*PAGE TEXT:*
## begin
Class BreakTransliterator

  • All Implemented Interfaces:
    StringTransform, Transform<java.lang.String,​java.lang.String>

    final class BreakTransliterator
    extends Transliterator
    Inserts the specified characters at word breaks. To restrict it to particular characters, use a filter. TODO: this is an internal class, and only temporary. Remove it once we have \b notation in Transliterator.
    • Field Detail

      • insertion

        private java.lang.String insertion
      • boundaries

        private int[] boundaries
      • boundaryCount

        private int boundaryCount
    • Constructor Detail

      • BreakTransliterator

        public BreakTransliterator​(java.lang.String ID,
                                   UnicodeFilter filter,
                                   BreakIterator bi,
                                   java.lang.String insertion)
      • BreakTransliterator

        public BreakTransliterator​(java.lang.String ID,
                                   UnicodeFilter filter)
    • Method Detail

      • getInsertion

        public java.lang.String getInsertion()
      • setInsertion

        public void setInsertion​(java.lang.String insertion)
      • setBreakIterator

        public void setBreakIterator​(BreakIterator bi)
      • handleTransliterate

        protected void handleTransliterate​(Replaceable text,
                                           Transliterator.Position pos,
                                           boolean incremental)
        Description copied from class: Transliterator
        Abstract method that concrete subclasses define to implement their transliteration algorithm. This method handles both incremental and non-incremental transliteration. Let originalStart refer to the value of pos.start upon entry.
        • If incremental is false, then this method should transliterate all characters between pos.start and pos.limit. Upon return pos.start must == pos.limit.
## end
*WORK TO DO:*
**A.** For each statement, decide whether it agrees with the BreakTransliterator page, answering yes or no and quoting the exact words from the page that settle it. (i) BreakTransliterator is a subclass of Transliterator. (ii) The field boundaryCount is declared public. (iii) The page describes the class as permanent.
**B.** Using the BreakTransliterator page, answer each question on its own line.
(i) What does the class insert at word breaks?
(ii) What return type does getInsertion have?
(iii) When incremental is false, what must be true of pos.start upon return?
None of the work here requires the entries.

*Data items:*
## begin
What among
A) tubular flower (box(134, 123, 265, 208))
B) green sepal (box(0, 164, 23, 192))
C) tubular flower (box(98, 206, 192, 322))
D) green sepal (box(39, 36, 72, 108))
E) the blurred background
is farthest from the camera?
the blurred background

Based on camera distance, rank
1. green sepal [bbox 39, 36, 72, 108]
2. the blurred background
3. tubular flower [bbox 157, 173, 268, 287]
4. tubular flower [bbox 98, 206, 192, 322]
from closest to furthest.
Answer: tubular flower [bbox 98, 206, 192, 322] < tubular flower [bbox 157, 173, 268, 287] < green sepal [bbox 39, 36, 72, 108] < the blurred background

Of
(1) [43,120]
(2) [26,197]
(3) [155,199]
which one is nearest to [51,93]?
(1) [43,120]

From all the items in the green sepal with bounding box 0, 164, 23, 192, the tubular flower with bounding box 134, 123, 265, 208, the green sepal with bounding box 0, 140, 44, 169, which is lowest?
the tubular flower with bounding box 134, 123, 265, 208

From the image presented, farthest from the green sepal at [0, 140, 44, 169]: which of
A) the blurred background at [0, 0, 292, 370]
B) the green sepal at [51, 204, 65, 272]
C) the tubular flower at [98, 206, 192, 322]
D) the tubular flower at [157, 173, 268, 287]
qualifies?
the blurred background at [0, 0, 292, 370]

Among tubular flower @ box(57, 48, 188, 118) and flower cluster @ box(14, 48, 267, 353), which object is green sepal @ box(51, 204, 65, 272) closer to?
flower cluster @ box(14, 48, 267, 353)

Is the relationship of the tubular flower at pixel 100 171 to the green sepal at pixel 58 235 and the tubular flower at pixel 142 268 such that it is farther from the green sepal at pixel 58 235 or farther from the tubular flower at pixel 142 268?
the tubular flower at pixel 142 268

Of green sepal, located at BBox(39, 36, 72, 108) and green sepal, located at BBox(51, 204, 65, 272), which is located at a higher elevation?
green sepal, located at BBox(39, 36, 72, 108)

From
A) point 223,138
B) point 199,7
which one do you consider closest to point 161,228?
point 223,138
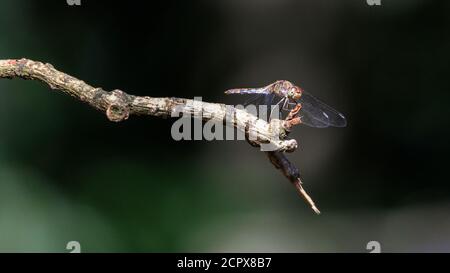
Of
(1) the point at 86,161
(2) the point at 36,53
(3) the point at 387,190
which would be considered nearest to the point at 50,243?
(1) the point at 86,161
## end
*OUTPUTS IN ORDER:*
**A.**
(i) Yes: "extends Transliterator"
(ii) No: "private int boundaryCount"
(iii) No: "this is an internal class, and only temporary"

**B.**
(i) The specified characters
(ii) java.lang.String
(iii) pos.start must == pos.limit